## [Written exercise A]
According to the forum thread below, which PyTorch Docker container release is being run on WSL2?

## [Text section]
::::
This is the output I have when I run the script with debug logging enabled.

I didn't build TorchTensorRT for Windows, I'm using the latest PyTorch Docker container (22.01) on WSL2 by following the official instructions here. But I need to run the model through LibTorch on Windows though.

narendasan commented 2 years ago

To run the model on windows with libtorch, you need at minimum need to compile the libtorchtrt_runtime library which is the runtime extension to run compiled torchtrt programs. We used to have windows support for a little bit but this quickly degraded. Perhaps just working on the runtime library is easier to get working (just building //core/runtime).

andreabonvini commented 2 years ago

Ok thanks @narendasan, following your advice I'm trying to compile the whole project on Windows 10, the idea is to build the Python package and optimize the model locally. Firstly, I was able to succesfully run the command bazel build //:libtorchtrt --compilation_mode opt by modifying a series of files, as I will show below. This is how my WORKSPACE file looks like:

workspace(name = "Torch-TensorRT")
::::
## [Data supplied]

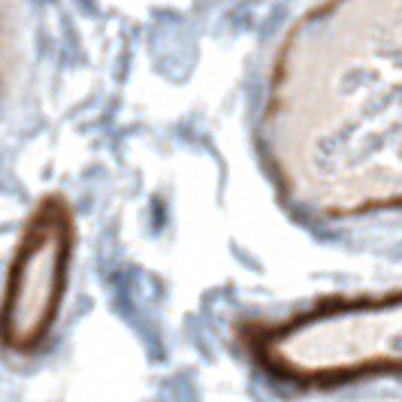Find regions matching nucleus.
<instances>
[{"label":"nucleus","mask_w":402,"mask_h":402,"mask_svg":"<svg viewBox=\"0 0 402 402\" xmlns=\"http://www.w3.org/2000/svg\"><path fill=\"white\" fill-rule=\"evenodd\" d=\"M76 221L61 197L28 218L0 290V348L28 357L52 339L70 288Z\"/></svg>","instance_id":"2"},{"label":"nucleus","mask_w":402,"mask_h":402,"mask_svg":"<svg viewBox=\"0 0 402 402\" xmlns=\"http://www.w3.org/2000/svg\"><path fill=\"white\" fill-rule=\"evenodd\" d=\"M266 375L297 387H333L402 375V290L324 299L248 333Z\"/></svg>","instance_id":"1"}]
</instances>
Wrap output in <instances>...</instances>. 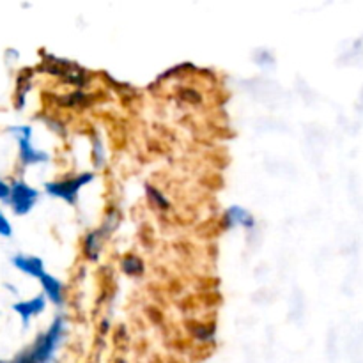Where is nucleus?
I'll use <instances>...</instances> for the list:
<instances>
[{
    "mask_svg": "<svg viewBox=\"0 0 363 363\" xmlns=\"http://www.w3.org/2000/svg\"><path fill=\"white\" fill-rule=\"evenodd\" d=\"M64 333V321L62 318H57L52 323L50 330L43 335H39L35 339V342L32 344L28 350H25L23 353L18 354L13 362L7 363H50L52 362L53 353H55L57 346L60 344Z\"/></svg>",
    "mask_w": 363,
    "mask_h": 363,
    "instance_id": "f257e3e1",
    "label": "nucleus"
},
{
    "mask_svg": "<svg viewBox=\"0 0 363 363\" xmlns=\"http://www.w3.org/2000/svg\"><path fill=\"white\" fill-rule=\"evenodd\" d=\"M94 179L91 172H84L77 177H71V179H64V181H57V183H46V194L53 195V197L64 199L66 202H71L74 204L78 197V191L80 188H84L85 184L91 183Z\"/></svg>",
    "mask_w": 363,
    "mask_h": 363,
    "instance_id": "f03ea898",
    "label": "nucleus"
},
{
    "mask_svg": "<svg viewBox=\"0 0 363 363\" xmlns=\"http://www.w3.org/2000/svg\"><path fill=\"white\" fill-rule=\"evenodd\" d=\"M39 191L34 188L28 186L23 181H14L11 184V195H9V204L16 215H27L34 204L38 202Z\"/></svg>",
    "mask_w": 363,
    "mask_h": 363,
    "instance_id": "7ed1b4c3",
    "label": "nucleus"
},
{
    "mask_svg": "<svg viewBox=\"0 0 363 363\" xmlns=\"http://www.w3.org/2000/svg\"><path fill=\"white\" fill-rule=\"evenodd\" d=\"M13 133L18 135V145H20V158L25 165H34V163L48 162L50 156L46 152L38 151L30 145V135L32 130L28 126H16L11 128Z\"/></svg>",
    "mask_w": 363,
    "mask_h": 363,
    "instance_id": "20e7f679",
    "label": "nucleus"
},
{
    "mask_svg": "<svg viewBox=\"0 0 363 363\" xmlns=\"http://www.w3.org/2000/svg\"><path fill=\"white\" fill-rule=\"evenodd\" d=\"M45 307H46L45 296H43V294H39V296L32 298V300H28V301H20V303H14L13 311L20 315L23 326H27L28 321H30V318L41 314V312L45 311Z\"/></svg>",
    "mask_w": 363,
    "mask_h": 363,
    "instance_id": "39448f33",
    "label": "nucleus"
},
{
    "mask_svg": "<svg viewBox=\"0 0 363 363\" xmlns=\"http://www.w3.org/2000/svg\"><path fill=\"white\" fill-rule=\"evenodd\" d=\"M13 264L16 266L20 272L27 273V275L35 277V279H41L45 275V264L39 257L34 255H14Z\"/></svg>",
    "mask_w": 363,
    "mask_h": 363,
    "instance_id": "423d86ee",
    "label": "nucleus"
},
{
    "mask_svg": "<svg viewBox=\"0 0 363 363\" xmlns=\"http://www.w3.org/2000/svg\"><path fill=\"white\" fill-rule=\"evenodd\" d=\"M41 286L43 289H45V294L50 298V301L55 305H62L64 303V286L59 282V280L55 279V277L48 275V273H45V275L41 277Z\"/></svg>",
    "mask_w": 363,
    "mask_h": 363,
    "instance_id": "0eeeda50",
    "label": "nucleus"
},
{
    "mask_svg": "<svg viewBox=\"0 0 363 363\" xmlns=\"http://www.w3.org/2000/svg\"><path fill=\"white\" fill-rule=\"evenodd\" d=\"M225 220L229 227L240 223V225H243L245 229H252V227L255 225L254 216H252L248 211H245L243 208H238V206H234V208H230L229 211L225 213Z\"/></svg>",
    "mask_w": 363,
    "mask_h": 363,
    "instance_id": "6e6552de",
    "label": "nucleus"
},
{
    "mask_svg": "<svg viewBox=\"0 0 363 363\" xmlns=\"http://www.w3.org/2000/svg\"><path fill=\"white\" fill-rule=\"evenodd\" d=\"M123 272L128 273V275H142L144 272V264L138 257L135 255H126L123 259Z\"/></svg>",
    "mask_w": 363,
    "mask_h": 363,
    "instance_id": "1a4fd4ad",
    "label": "nucleus"
},
{
    "mask_svg": "<svg viewBox=\"0 0 363 363\" xmlns=\"http://www.w3.org/2000/svg\"><path fill=\"white\" fill-rule=\"evenodd\" d=\"M11 234H13V229H11V223L7 222V218L2 215V211H0V236L9 238Z\"/></svg>",
    "mask_w": 363,
    "mask_h": 363,
    "instance_id": "9d476101",
    "label": "nucleus"
},
{
    "mask_svg": "<svg viewBox=\"0 0 363 363\" xmlns=\"http://www.w3.org/2000/svg\"><path fill=\"white\" fill-rule=\"evenodd\" d=\"M9 195H11V186L0 179V201H9Z\"/></svg>",
    "mask_w": 363,
    "mask_h": 363,
    "instance_id": "9b49d317",
    "label": "nucleus"
},
{
    "mask_svg": "<svg viewBox=\"0 0 363 363\" xmlns=\"http://www.w3.org/2000/svg\"><path fill=\"white\" fill-rule=\"evenodd\" d=\"M149 194H151L152 197H155V201L158 202V204L162 206V208H167V206H169V202H167L165 199H163L162 194H158V190H155V188H152V190H151V188H149Z\"/></svg>",
    "mask_w": 363,
    "mask_h": 363,
    "instance_id": "f8f14e48",
    "label": "nucleus"
},
{
    "mask_svg": "<svg viewBox=\"0 0 363 363\" xmlns=\"http://www.w3.org/2000/svg\"><path fill=\"white\" fill-rule=\"evenodd\" d=\"M0 363H7V362H2V360H0Z\"/></svg>",
    "mask_w": 363,
    "mask_h": 363,
    "instance_id": "ddd939ff",
    "label": "nucleus"
}]
</instances>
::::
## [Written exercise B]
In the entries, take everything from their start through the line holding "221L61 197L28 218L0", inclusive, and put "Locate areas matching" in place of "Find regions matching", with nothing else changed. Leave the pictures out of your answer.

## [Exercise solution A]
The latest PyTorch Docker container, release 22.01.

## [Exercise solution B]
Locate areas matching nucleus.
<instances>
[{"label":"nucleus","mask_w":402,"mask_h":402,"mask_svg":"<svg viewBox=\"0 0 402 402\" xmlns=\"http://www.w3.org/2000/svg\"><path fill=\"white\" fill-rule=\"evenodd\" d=\"M76 221L61 197L28 218L0 290V348L28 357L52 339L70 288Z\"/></svg>","instance_id":"2"},{"label":"nucleus","mask_w":402,"mask_h":402,"mask_svg":"<svg viewBox=\"0 0 402 402\" xmlns=\"http://www.w3.org/2000/svg\"><path fill=\"white\" fill-rule=\"evenodd\" d=\"M266 375L297 387H333L402 375V290L324 299L248 333Z\"/></svg>","instance_id":"1"}]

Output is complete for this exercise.